Large Language Models

Instruction Tuning and RLHF

Learning Objectives

You understand what instruction tuning is and how it relates to fine-tuning.
You know the term reinforcement learning from human feedback (RLHF) and its purpose.
You understand how these methods transformed language models into helpful conversational assistants.

From general models to conversational assistants

In the previous chapter, we examined the two-phase training paradigm: pre-training followed by fine-tuning. Early work from 2018-2020 demonstrated that this approach could produce models capable of impressive feats — generating coherent text, answering questions, and performing various language tasks.

However, these early models had a fundamental limitation. When you interacted with them, they didn’t behave like helpful assistants. Instead, they acted like sophisticated text completion engines. As an example, a user might type a question, and — instead of answering the question — the model could generate text that plausibly continued from that input, such as more similar questions.

The model had learned language patterns but not how to be helpful. It could generate fluent text but didn’t understand that it should function as an assistant responding to user requests rather than a system predicting likely text continuations.

Between 2021 and 2022, researchers developed two complementary techniques that transformed how language models behave: instruction tuning and reinforcement learning from human feedback (RLHF). These are specialized fine-tuning approaches that teach models to function as conversational assistants.

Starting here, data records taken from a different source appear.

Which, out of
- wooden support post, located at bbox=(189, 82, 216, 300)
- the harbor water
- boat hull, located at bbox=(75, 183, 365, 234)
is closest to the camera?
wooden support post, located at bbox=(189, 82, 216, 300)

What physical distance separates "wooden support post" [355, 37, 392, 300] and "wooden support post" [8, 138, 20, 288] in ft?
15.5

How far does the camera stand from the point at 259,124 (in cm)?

Instruction tuning: Learning to follow instructions

Instruction tuning is a specific type of fine-tuning that teaches models to interpret user inputs as instructions requiring helpful responses, rather than as text prompts to continue. This seemingly straightforward shift fundamentally changes how the model approaches interaction.

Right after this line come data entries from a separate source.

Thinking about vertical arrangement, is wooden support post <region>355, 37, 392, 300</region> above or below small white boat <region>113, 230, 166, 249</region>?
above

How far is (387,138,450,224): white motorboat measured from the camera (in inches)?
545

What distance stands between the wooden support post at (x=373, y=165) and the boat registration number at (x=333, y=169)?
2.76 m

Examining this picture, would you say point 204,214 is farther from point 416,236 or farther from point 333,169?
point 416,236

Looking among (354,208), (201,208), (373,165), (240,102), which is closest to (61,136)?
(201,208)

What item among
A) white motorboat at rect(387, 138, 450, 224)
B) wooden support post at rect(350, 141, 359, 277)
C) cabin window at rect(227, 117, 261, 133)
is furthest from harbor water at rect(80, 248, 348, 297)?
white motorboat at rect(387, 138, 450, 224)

During instruction tuning, the model undergoes fine-tuning on datasets specifically constructed to demonstrate instruction-following behavior. These datasets contain thousands to hundreds of thousands of examples, each consisting of an instruction-response pair. The examples cover diverse tasks and interaction styles to develop general instruction-following capabilities.

For instance:

Instruction: “Translate the following sentence to Spanish: ‘The library closes at 8 PM.’”
Response: “La biblioteca cierra a las 8 PM.”
Instruction: “Explain what causes ocean tides in 2-3 sentences.”
Response: “Ocean tides are caused primarily by the gravitational pull of the Moon on Earth’s oceans. As the Moon orbits Earth, its gravity creates bulges in the ocean water on the side facing the Moon and the opposite side. As Earth rotates, different locations pass through these bulges, experiencing the cycle of high and low tides.”
Instruction: “Write a haiku about autumn.”
Response: “Crisp leaves underfoot / Golden sunlight fading fast / Cool winds whisper change”
Instruction: “List three renewable energy sources and briefly describe each.”
Response: “1. Solar power captures energy from sunlight using photovoltaic panels or thermal collectors. 2. Wind power uses turbines to convert wind’s kinetic energy into electricity. 3. Hydroelectric power generates electricity from flowing water, typically through dams on rivers.”

Through exposure to many such examples, the model learns relevant behaviors, including recognizing instructions, structuring responses appropriately, and adapting tone and detail level based on the request.

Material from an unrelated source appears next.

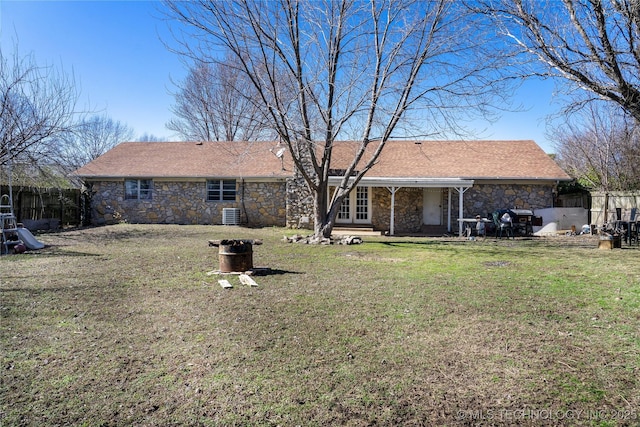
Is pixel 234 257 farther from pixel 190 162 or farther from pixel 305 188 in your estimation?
pixel 190 162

Instruction tuning fundamentally changes the model’s behavioral mode. A pre-trained model implicitly asks “What text typically follows this pattern in my training data?” An instruction-tuned model asks “What response would be helpful given this request?”

Loading Exercise...

Reinforcement learning from human feedback

Instruction tuning makes models responsive to instructions, but responsiveness alone doesn’t ensure quality. A model might technically follow an instruction but still produce responses that are unhelpful, misleading, inappropriate, unnecessarily verbose, or poorly structured. We need models that not only understand what the user asked but also produce responses that humans would judge as genuinely useful and appropriate.

Reinforcement learning from human feedback (RLHF) is a training technique that teaches models to prefer responses aligning with human preferences. Unlike instruction tuning (which uses supervised learning on instruction-response pairs), RLHF employs reinforcement learning guided by human judgments of quality.

The three stages of RLHF

RLHF involves three distinct stages, each building on the previous one:

Stage 1: Collecting human preference data

Human annotators compare multiple model outputs and rank them by quality. The process typically works as follows:

Present the same prompt to the model multiple times, generating different responses (models can produce varied outputs due to sampling randomness in the generation process)
Show these responses to human annotators
Ask annotators to rank the responses according to criteria like helpfulness, accuracy, harmlessness, and clarity

For example, given the prompt “Explain how vaccines work,” the model might generate three responses. Annotators would rank them, typically placing the accessible and comprehensive response first.

This process creates a dataset of human preferences — not explicit instruction-response pairs, but comparative judgments showing which outputs humans prefer over others.

Thumbs up or thumbs down

This is also what is going on when you see “thumbs up” or “thumbs down” buttons in AI chat interfaces, or when a chat interface shows you two responses and asks you to pick the one you prefer. Every time you provide feedback, it can be collected as preference data for future training.

Loading Exercise...

Stage 2: Training a reward model

Using the preference data, researchers train a separate neural network called a reward model (sometimes called a preference model). This model learns to predict human preferences: given a prompt and a potential response, it outputs a numerical score estimating how much humans would prefer that response.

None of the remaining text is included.